Day 24: Speed and
Melt of Glacier
Derek's
birthday I didn't have
a bad night's sleep. We weren't allowed to drink in case we
fell off of the mountain and I ended up dreaming about a road across the
mountain with a pub on it. Over breakfast we talk about a book that I
had read some time ago called ‘Beyond the Skipper's Road'
by Terri McNichol. It turns out that she was Chris' surrogate grandmother
when he had lived on a farm in Otago. It's a small world. Even more
remarkably, Chris' sister-in-law had gone to school with Martin
in Leeds.
The ice lenses are
a nightmare. Although a wicked idea, the water in Kathy's balloon
lens hadn't frozen overnight. Bummer! My ‘lenses' have
gas bubbles in them. Kathy uses a saltwater bath to quickly freeze the
water in her balloon lens. The salt allows the water/snow/ice mixture
surrounding the balloon in a dish to fall to very low temperatures - well
below freezing. This time the pure water in the balloon freezes, but she
too has bubbles. We don't really have time to perfect the lenses
but none the less, when sunlight is focussed onto our hands it warms us.

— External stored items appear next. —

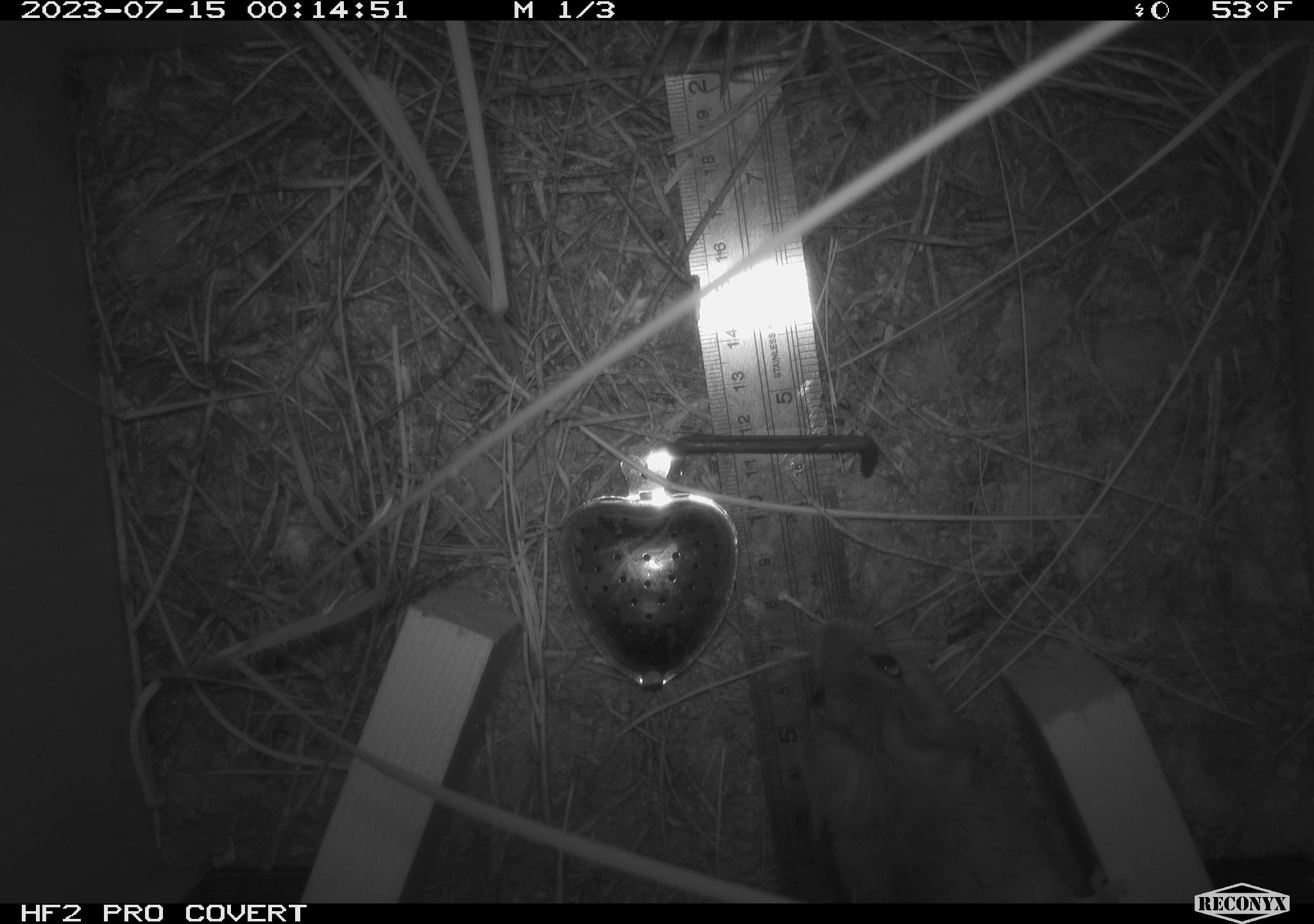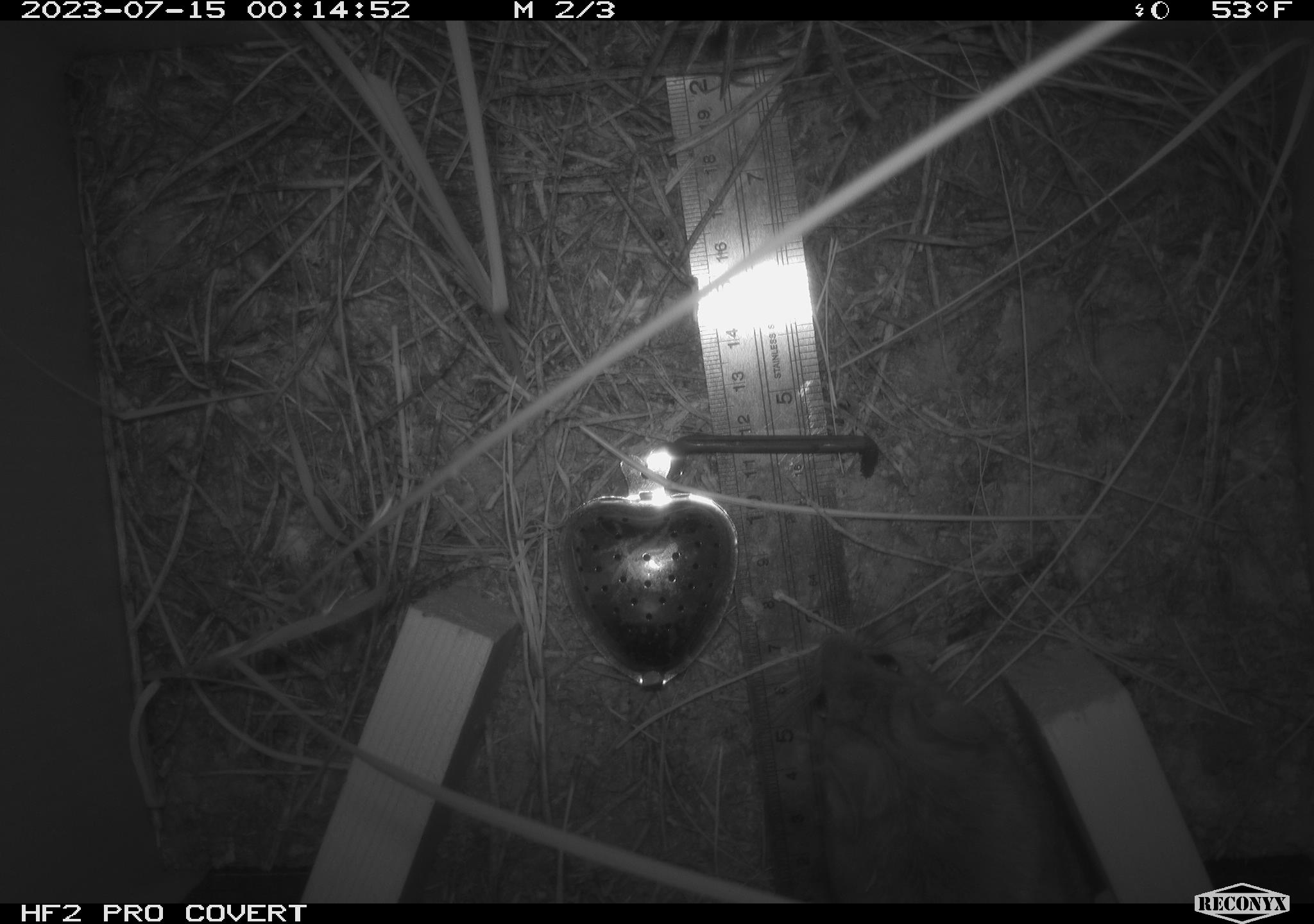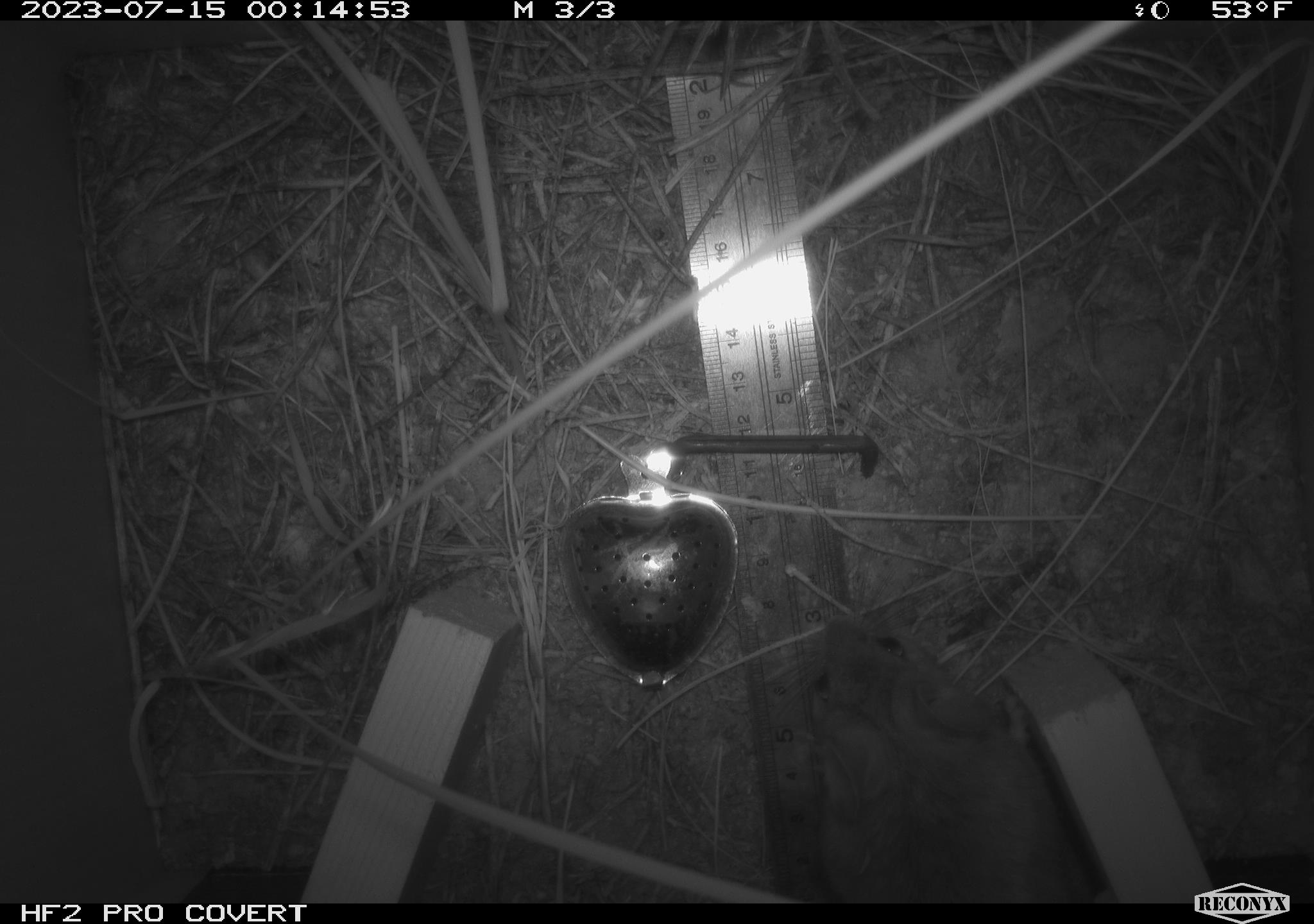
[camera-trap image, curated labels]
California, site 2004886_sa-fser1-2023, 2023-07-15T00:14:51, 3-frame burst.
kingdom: Animalia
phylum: Chordata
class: Mammalia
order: Rodentia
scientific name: Rodentia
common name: mouse species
Mouse species (Rodentia).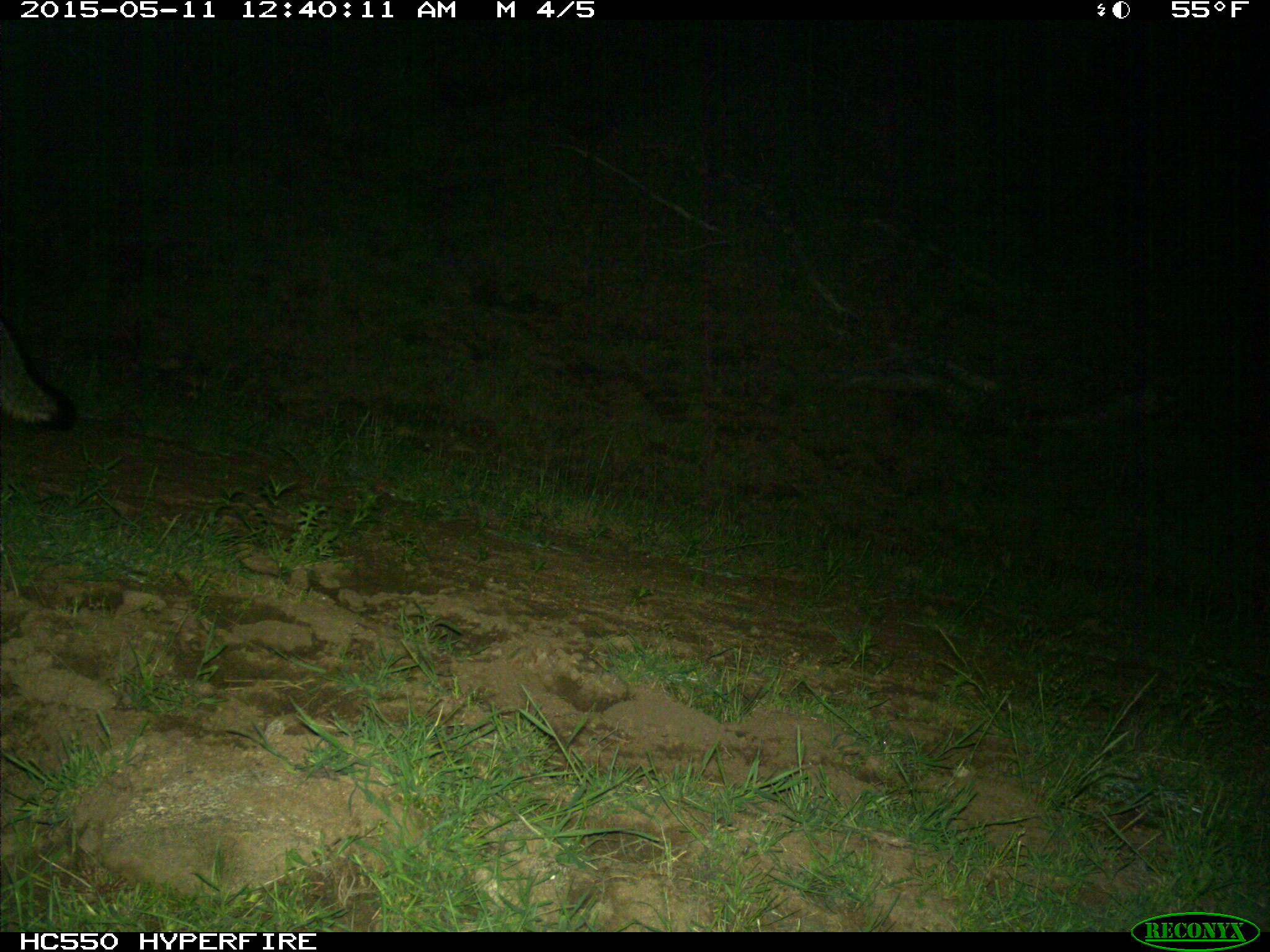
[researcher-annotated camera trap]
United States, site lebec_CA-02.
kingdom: Animalia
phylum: Chordata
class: Mammalia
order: Carnivora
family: Canidae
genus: Urocyon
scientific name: Urocyon cinereoargenteus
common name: gray fox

Not enough to set fire to anything though.
The helicopter arrives
blowing hard ice crystals from the snowy outcrop painfully into my face.
We go back down to our measuring station on the glacier and take our readings.
Keas had attacked the equipment overnight but it was still useable. J
and I use a scale drawing and work out that the pinnacle we are measuring
has moved one metre. Kathy uses trigonometry to give a result of 1.3 metres.
There are bound to be errors in each but they sound reasonable enough.
We
then have lunch. Derek asks the date. Turns out it is his birthday. Cool!
There is only a little more walking to do, which is good because my feet
hurt badly from an injury that I sustained while running away from an
aggressive bull in India. The others come up to join us in helicopters
from the sawmill. The programme is finished by about 4 pm. Our estimate
of the speed at which the glacier moves turns out to be spot on. We are
ferried back to Franz Josef township by helicopter. I'm tired. We
celebrate. I get drunk. Cool programme!